# Exercise passage:
His style included 'metrical vandalism' and looseness of structure. Horace
instead adopted an oblique and ironic style of satire, ridiculing stock
characters and anonymous targets. His libertas was the private freedom of a
philosophical outlook, not a political or social privilege. His use of meter in
the Satires is relatively easy-going (relative to his later use of tight lyric
meters in the Odes) but formal and highly controlled relative to the rough
and ready Lucilius, whom he mocked for his sloppy standards (Satires
1.10.56–61)

# To do:
1: Please reproduce the passage on Horace's satire word for word between "His style included" and "1.10.56–61)", inclusive.
2: Write what comes next in the passage on Horace's satire, beginning after its final sentence.

# Collected data:
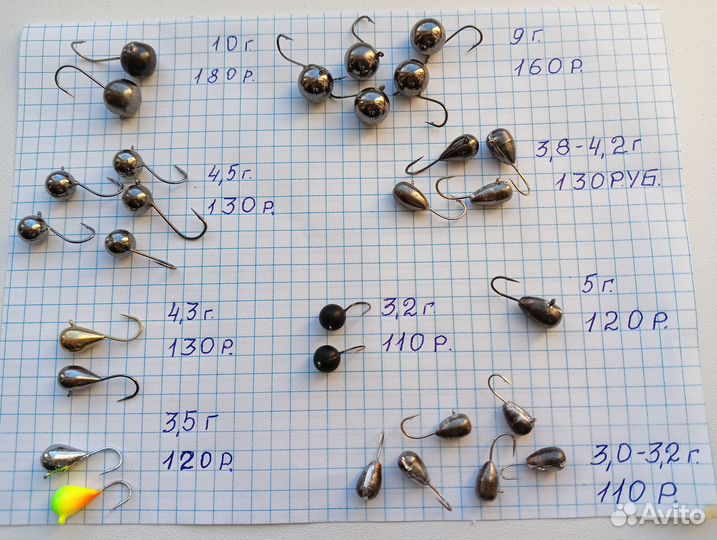 Мормышки вольфрамовые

# Results for each task:
1:
His style included 'metrical vandalism' and looseness of structure. Horace
instead adopted an oblique and ironic style of satire, ridiculing stock
characters and anonymous targets. His libertas was the private freedom of a
philosophical outlook, not a political or social privilege. His use of meter in
the Satires is relatively easy-going (relative to his later use of tight lyric
meters in the Odes) but formal and highly controlled relative to the rough
and ready Lucilius, whom he mocked for his sloppy standards (Satires
1.10.56–61)

2:
Horace proudly claimed to introduce into Latin the spirit and iambic meter of
Archilochus but (unlike Archilochus) without persecuting anyone (Epistles
1.19.23–5). It was no idle boast. His Epodes were modelled on the verses of
the Greek poet in their meter and in some formal aspects of the iambic
genre, as 'blame poetry', yet he avoided targeting real scapegoats. Whereas
Archilochus presented himself as a serious and vigorous opponent of
wrong-doers, Horace aimed for comic effects and adopted the persona of a
weak and ineffectual critic of his times (as symbolized for example in his
surrender to the witch Canidia in the final epode). He also claimed to be the
first to introduce into Latin the lyrical methods of Alcaeus (Epistles
1.19.32–3) and he actually was the first Latin poet to make consistent use of
Alcaeic meters and themes: love, politics and the symposium. He imitated
many other Greek lyric poets as well, and many scholars believe he
employed a 'motto' technique, beginning each ode with some reference to a
Greek original and then diverging from it.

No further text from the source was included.